ENVEJECER CON DIGNIDAD

Crónicas del Espíritu

Iván Juárez Popoca

Tenía más de sesenta años cuando le preguntaron a la actriz María Felix “cómo le hacía para verse tan joven” y ella contestó con desafiante convicción: “soy joven”.

 La forma de pensar y sentir de la diva es un ejemplo de cómo la mente es capaz de influir positivamente en la salud y hasta en el aspecto físico de los seres humanos.

 Por el contrario, una actitud negativa fomenta el deterioro corporal y psicológico.

Conocí a Julio B. cuando él frisaba los setenta pero se veía cómo de cincuenta y proyectaba una personalidad alegre y entusiasta; hacía ejercicio, cuidaba su alimentación y su aspecto en general. Sin embargo, los miembros de un club al que pertenecía empezaron a criticarlo, afirmando que su conducta no correspondía a una persona de su edad y que debía “envejecer con dignidad”.

Mi amigo permitió que influyeran en su actitud y cuando -después de unos meses- lo volví a ver, había subido de peso, lucía desaliñado y envejecido: de aquél tipo jovial que yo había tratado, no quedaba nada. Así de poderosos pueden ser los pensamientos y el verbo de la negatividad.

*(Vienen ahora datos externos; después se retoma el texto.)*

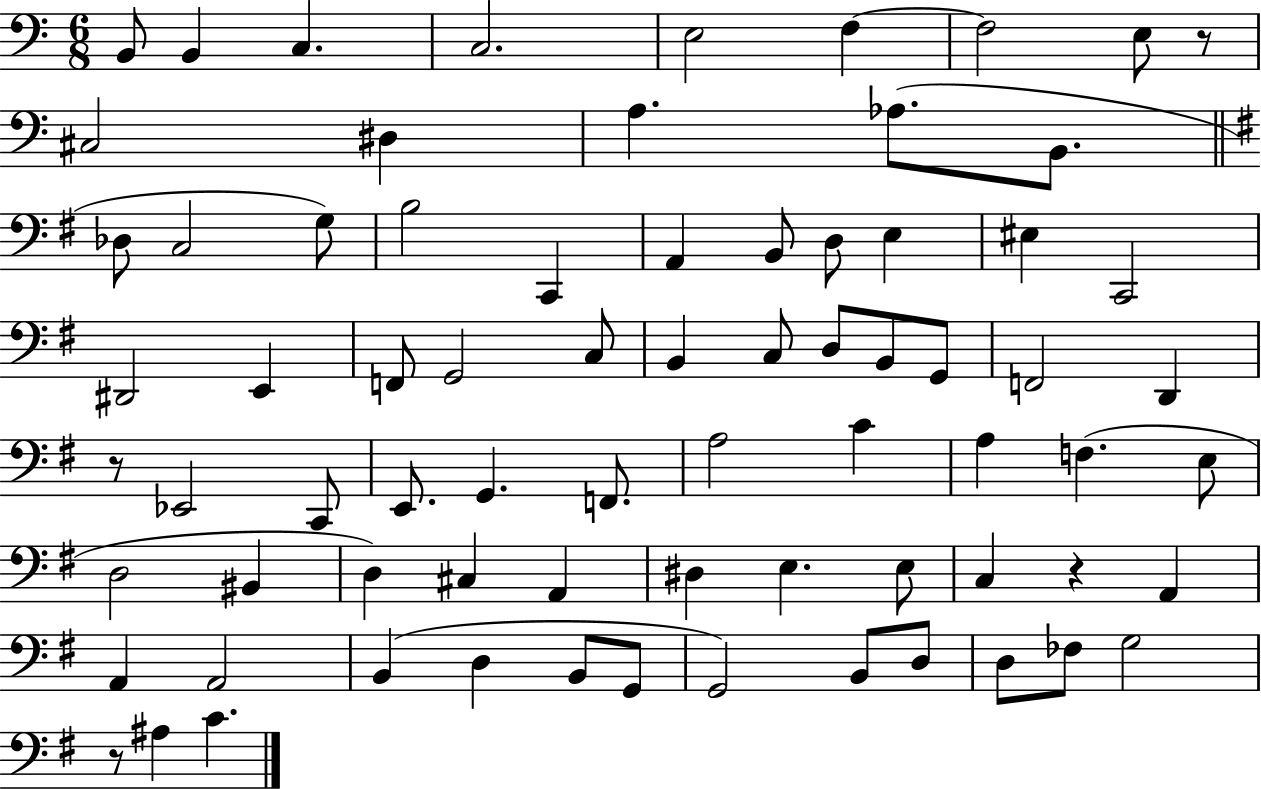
{
  \clef bass
  \numericTimeSignature
  \time 6/8
  \key c \major
  b,8 b,4 c4. | c2. | e2 f4~~ | f2 e8 r8 | \break cis2 dis4 | a4. aes8.( b,8. | \bar "||" \break \key g \major des8 c2 g8) | b2 c,4 | a,4 b,8 d8 e4 | eis4 c,2 | \break dis,2 e,4 | f,8 g,2 c8 | b,4 c8 d8 b,8 g,8 | f,2 d,4 | \break r8 ees,2 c,8 | e,8. g,4. f,8. | a2 c'4 | a4 f4.( e8 | \break d2 bis,4 | d4) cis4 a,4 | dis4 e4. e8 | c4 r4 a,4 | \break a,4 a,2 | b,4( d4 b,8 g,8 | g,2) b,8 d8 | d8 fes8 g2 | \break r8 ais4 c'4. | \bar "|."
}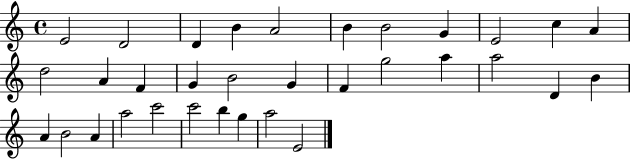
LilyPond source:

{
  \clef treble
  \time 4/4
  \defaultTimeSignature
  \key c \major
  e'2 d'2 | d'4 b'4 a'2 | b'4 b'2 g'4 | e'2 c''4 a'4 | \break d''2 a'4 f'4 | g'4 b'2 g'4 | f'4 g''2 a''4 | a''2 d'4 b'4 | \break a'4 b'2 a'4 | a''2 c'''2 | c'''2 b''4 g''4 | a''2 e'2 | \break \bar "|."
}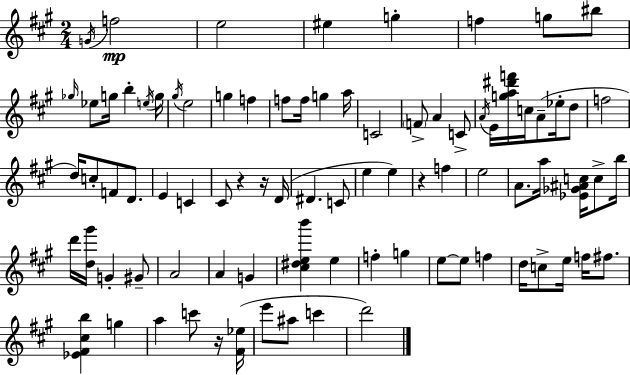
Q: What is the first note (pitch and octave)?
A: G4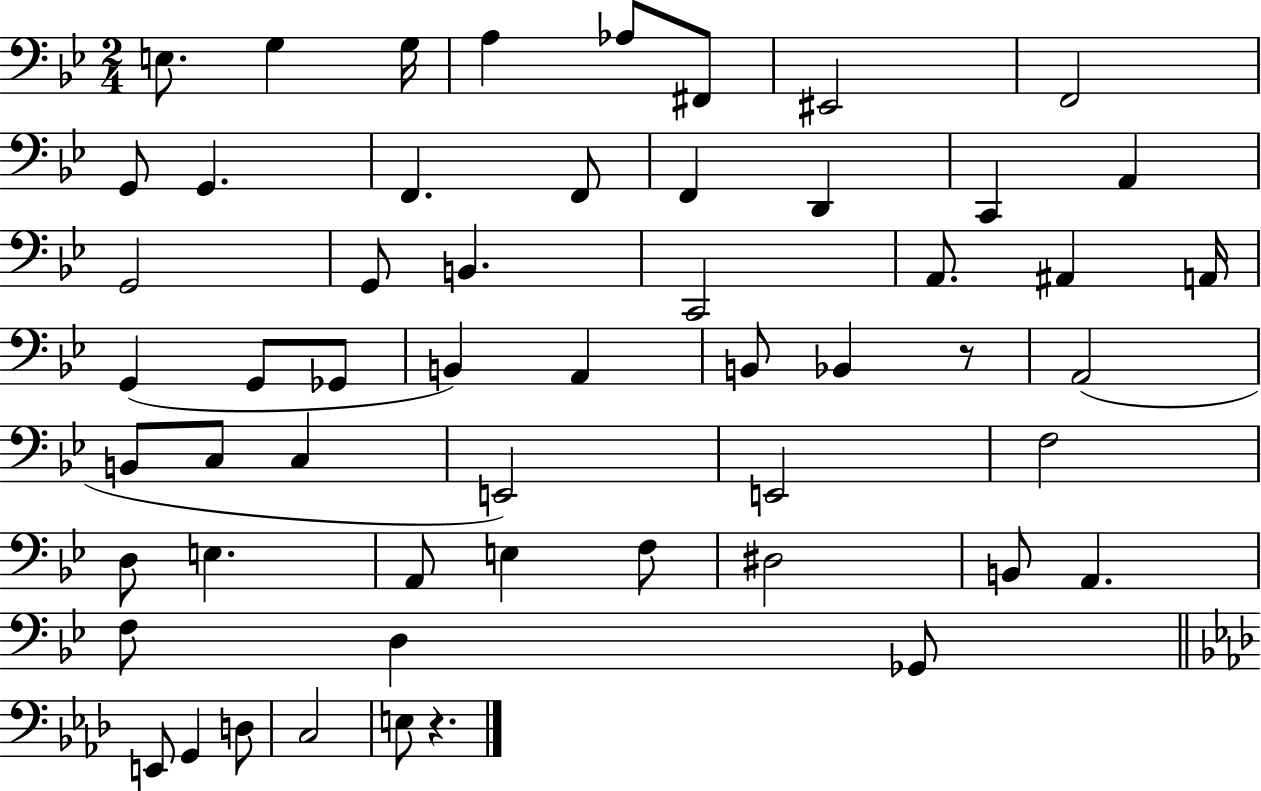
{
  \clef bass
  \numericTimeSignature
  \time 2/4
  \key bes \major
  e8. g4 g16 | a4 aes8 fis,8 | eis,2 | f,2 | \break g,8 g,4. | f,4. f,8 | f,4 d,4 | c,4 a,4 | \break g,2 | g,8 b,4. | c,2 | a,8. ais,4 a,16 | \break g,4( g,8 ges,8 | b,4) a,4 | b,8 bes,4 r8 | a,2( | \break b,8 c8 c4 | e,2) | e,2 | f2 | \break d8 e4. | a,8 e4 f8 | dis2 | b,8 a,4. | \break f8 d4 ges,8 | \bar "||" \break \key aes \major e,8 g,4 d8 | c2 | e8 r4. | \bar "|."
}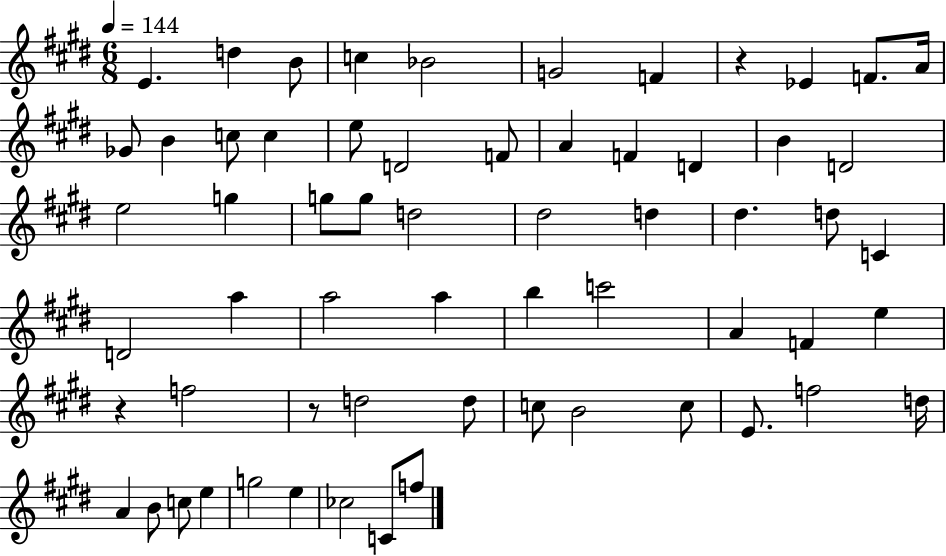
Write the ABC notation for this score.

X:1
T:Untitled
M:6/8
L:1/4
K:E
E d B/2 c _B2 G2 F z _E F/2 A/4 _G/2 B c/2 c e/2 D2 F/2 A F D B D2 e2 g g/2 g/2 d2 ^d2 d ^d d/2 C D2 a a2 a b c'2 A F e z f2 z/2 d2 d/2 c/2 B2 c/2 E/2 f2 d/4 A B/2 c/2 e g2 e _c2 C/2 f/2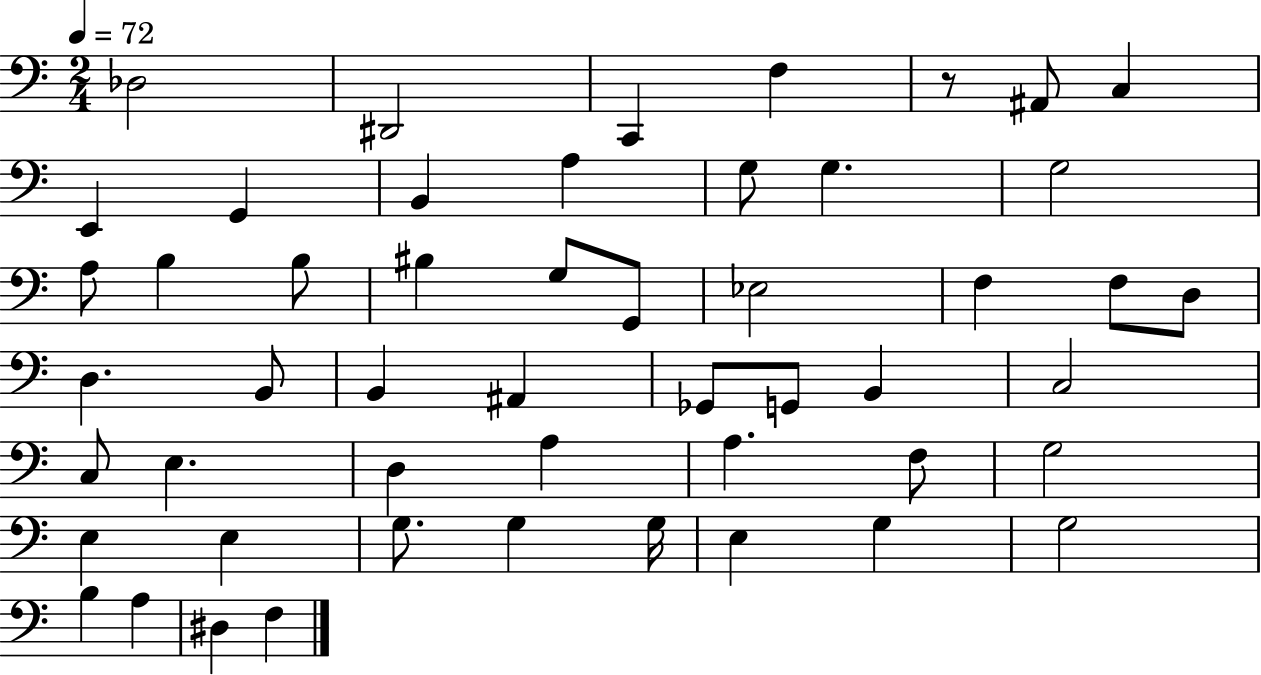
Db3/h D#2/h C2/q F3/q R/e A#2/e C3/q E2/q G2/q B2/q A3/q G3/e G3/q. G3/h A3/e B3/q B3/e BIS3/q G3/e G2/e Eb3/h F3/q F3/e D3/e D3/q. B2/e B2/q A#2/q Gb2/e G2/e B2/q C3/h C3/e E3/q. D3/q A3/q A3/q. F3/e G3/h E3/q E3/q G3/e. G3/q G3/s E3/q G3/q G3/h B3/q A3/q D#3/q F3/q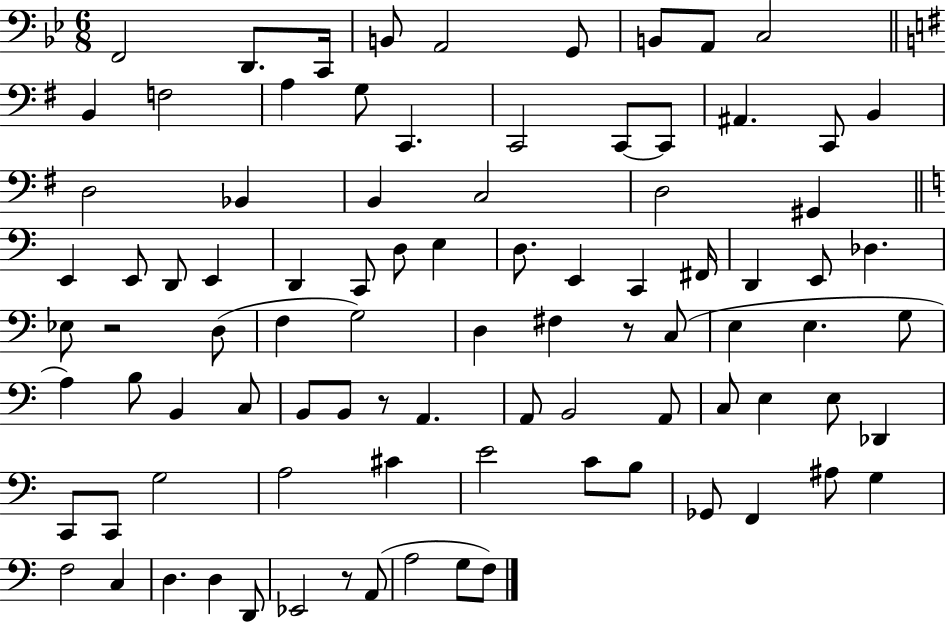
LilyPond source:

{
  \clef bass
  \numericTimeSignature
  \time 6/8
  \key bes \major
  \repeat volta 2 { f,2 d,8. c,16 | b,8 a,2 g,8 | b,8 a,8 c2 | \bar "||" \break \key g \major b,4 f2 | a4 g8 c,4. | c,2 c,8~~ c,8 | ais,4. c,8 b,4 | \break d2 bes,4 | b,4 c2 | d2 gis,4 | \bar "||" \break \key a \minor e,4 e,8 d,8 e,4 | d,4 c,8 d8 e4 | d8. e,4 c,4 fis,16 | d,4 e,8 des4. | \break ees8 r2 d8( | f4 g2) | d4 fis4 r8 c8( | e4 e4. g8 | \break a4) b8 b,4 c8 | b,8 b,8 r8 a,4. | a,8 b,2 a,8 | c8 e4 e8 des,4 | \break c,8 c,8 g2 | a2 cis'4 | e'2 c'8 b8 | ges,8 f,4 ais8 g4 | \break f2 c4 | d4. d4 d,8 | ees,2 r8 a,8( | a2 g8 f8) | \break } \bar "|."
}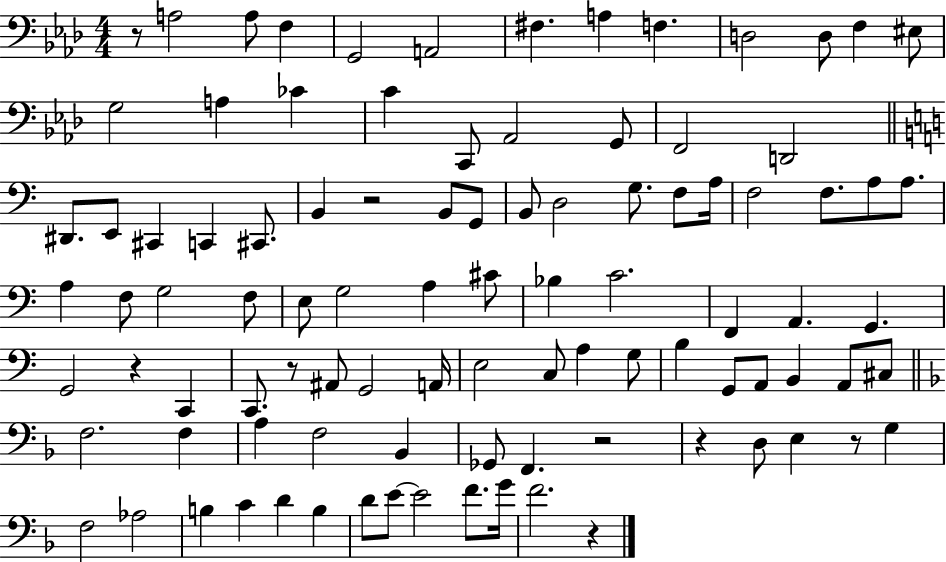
{
  \clef bass
  \numericTimeSignature
  \time 4/4
  \key aes \major
  r8 a2 a8 f4 | g,2 a,2 | fis4. a4 f4. | d2 d8 f4 eis8 | \break g2 a4 ces'4 | c'4 c,8 aes,2 g,8 | f,2 d,2 | \bar "||" \break \key c \major dis,8. e,8 cis,4 c,4 cis,8. | b,4 r2 b,8 g,8 | b,8 d2 g8. f8 a16 | f2 f8. a8 a8. | \break a4 f8 g2 f8 | e8 g2 a4 cis'8 | bes4 c'2. | f,4 a,4. g,4. | \break g,2 r4 c,4 | c,8. r8 ais,8 g,2 a,16 | e2 c8 a4 g8 | b4 g,8 a,8 b,4 a,8 cis8 | \break \bar "||" \break \key d \minor f2. f4 | a4 f2 bes,4 | ges,8 f,4. r2 | r4 d8 e4 r8 g4 | \break f2 aes2 | b4 c'4 d'4 b4 | d'8 e'8~~ e'2 f'8. g'16 | f'2. r4 | \break \bar "|."
}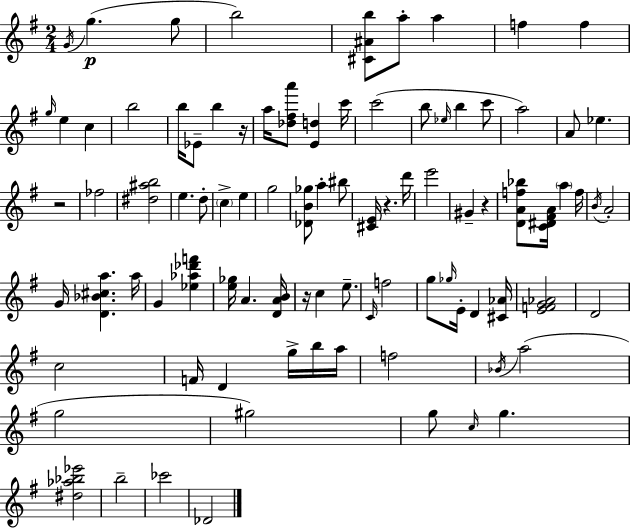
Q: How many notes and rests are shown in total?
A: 90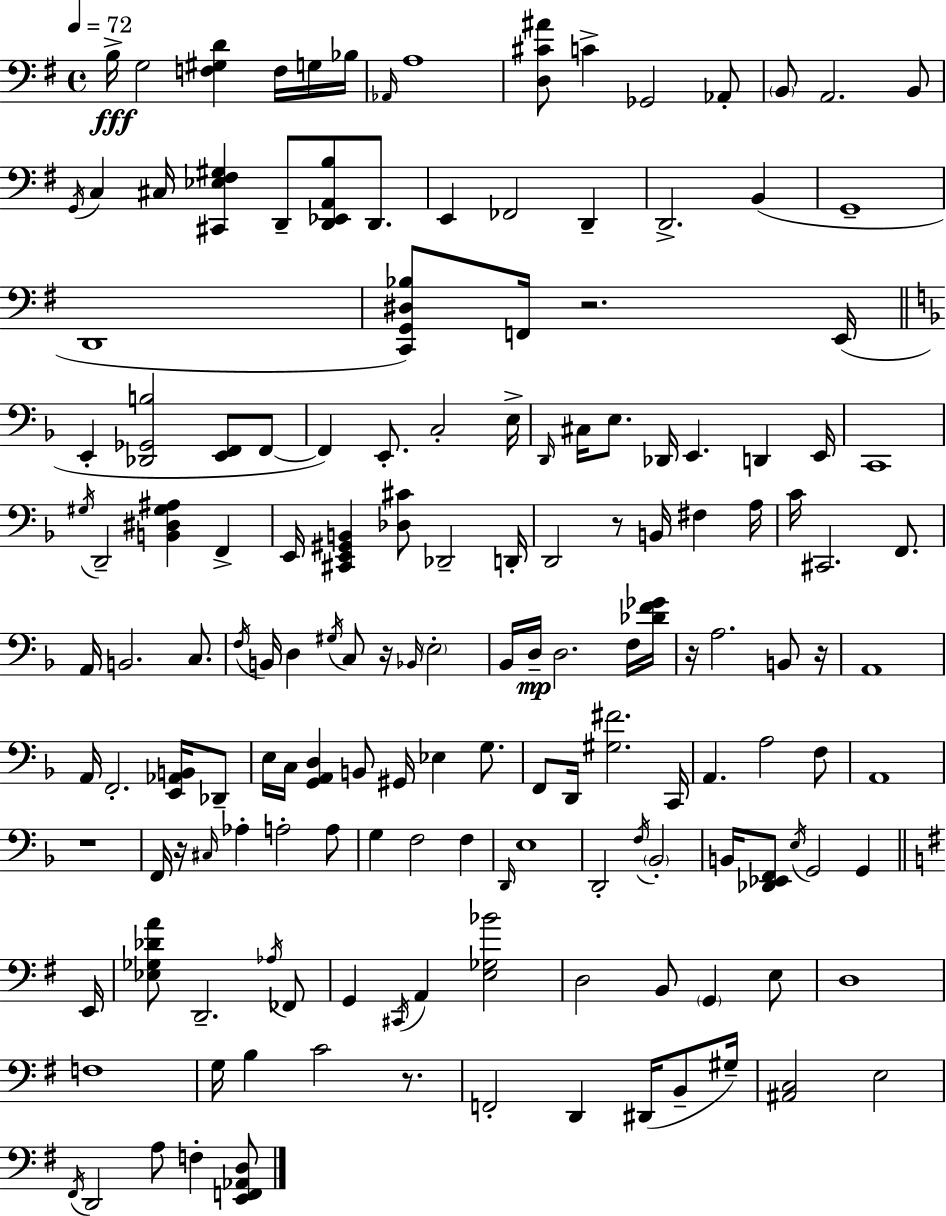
X:1
T:Untitled
M:4/4
L:1/4
K:Em
B,/4 G,2 [F,^G,D] F,/4 G,/4 _B,/4 _A,,/4 A,4 [D,^C^A]/2 C _G,,2 _A,,/2 B,,/2 A,,2 B,,/2 G,,/4 C, ^C,/4 [^C,,_E,^F,^G,] D,,/2 [D,,_E,,A,,B,]/2 D,,/2 E,, _F,,2 D,, D,,2 B,, G,,4 D,,4 [C,,G,,^D,_B,]/2 F,,/4 z2 E,,/4 E,, [_D,,_G,,B,]2 [E,,F,,]/2 F,,/2 F,, E,,/2 C,2 E,/4 D,,/4 ^C,/4 E,/2 _D,,/4 E,, D,, E,,/4 C,,4 ^G,/4 D,,2 [B,,^D,^G,^A,] F,, E,,/4 [^C,,E,,^G,,B,,] [_D,^C]/2 _D,,2 D,,/4 D,,2 z/2 B,,/4 ^F, A,/4 C/4 ^C,,2 F,,/2 A,,/4 B,,2 C,/2 F,/4 B,,/4 D, ^G,/4 C,/2 z/4 _B,,/4 E,2 _B,,/4 D,/4 D,2 F,/4 [_DF_G]/4 z/4 A,2 B,,/2 z/4 A,,4 A,,/4 F,,2 [E,,_A,,B,,]/4 _D,,/2 E,/4 C,/4 [G,,A,,D,] B,,/2 ^G,,/4 _E, G,/2 F,,/2 D,,/4 [^G,^F]2 C,,/4 A,, A,2 F,/2 A,,4 z4 F,,/4 z/4 ^C,/4 _A, A,2 A,/2 G, F,2 F, D,,/4 E,4 D,,2 F,/4 _B,,2 B,,/4 [_D,,_E,,F,,]/2 E,/4 G,,2 G,, E,,/4 [_E,_G,_DA]/2 D,,2 _A,/4 _F,,/2 G,, ^C,,/4 A,, [E,_G,_B]2 D,2 B,,/2 G,, E,/2 D,4 F,4 G,/4 B, C2 z/2 F,,2 D,, ^D,,/4 B,,/2 ^G,/4 [^A,,C,]2 E,2 ^F,,/4 D,,2 A,/2 F, [E,,F,,_A,,D,]/2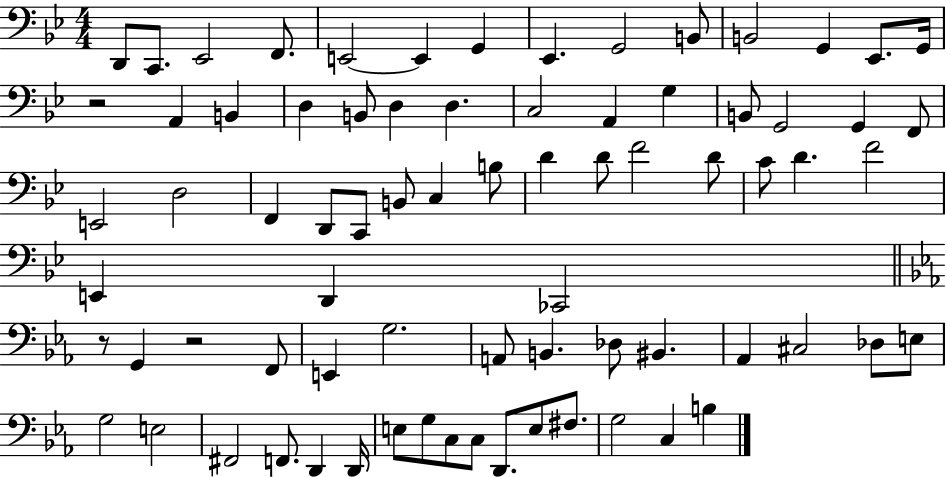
{
  \clef bass
  \numericTimeSignature
  \time 4/4
  \key bes \major
  d,8 c,8. ees,2 f,8. | e,2~~ e,4 g,4 | ees,4. g,2 b,8 | b,2 g,4 ees,8. g,16 | \break r2 a,4 b,4 | d4 b,8 d4 d4. | c2 a,4 g4 | b,8 g,2 g,4 f,8 | \break e,2 d2 | f,4 d,8 c,8 b,8 c4 b8 | d'4 d'8 f'2 d'8 | c'8 d'4. f'2 | \break e,4 d,4 ces,2 | \bar "||" \break \key ees \major r8 g,4 r2 f,8 | e,4 g2. | a,8 b,4. des8 bis,4. | aes,4 cis2 des8 e8 | \break g2 e2 | fis,2 f,8. d,4 d,16 | e8 g8 c8 c8 d,8. e8 fis8. | g2 c4 b4 | \break \bar "|."
}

En realidad un envejecimiento digno implica, sí, aceptar que las facultades físicas han disminuído y que aparecen las arrugas y las canas. Sin embargo, eso no quiere decir que la lucha haya terminado: aún puede el ser humano hacer lo que está a su alcance para mantener el cuerpo y la mente en buen estado. Asimismo hay que valorar los conocimientos adquiridos: la experiencia que, a veces de la manera más dura, ha educado al discípulo en el transcurso del camino.

Se trata de pasar el último tramo de la vida con autosuficiencia física y con una actitud creativa. Para ello se necesita la voluntad de cuidar la alimentación, hacer algún tipo de ejercicio y cultivar el espíritu por medio de cosas como el Arte, la filosofía y una relación compasiva con el prójimo,

 Una característica fundamental que distingue a un ser vivo de lo muerto es que crece, cambia. Es de soberbios pensar que ya se sabe todo: hemos de mantener el interés en el conocimiento infinito, procurar aprender día a día con la capacidad de sorpresa que experimentamos desde la niñez.

 Así que si sientes que todo ha terminado, te sugiero que “cambies el Chip”: proponte alguna meta, apaga el televisor y sal a caminar, trabaja en las cosas que te gustan, toma un libro, conoce gente nueva, ponte bonita o bonito para tí. Date cuenta que eres una creatura de Dios, una maravilla única e irrepetible que merece respeto, cuidado y admiración.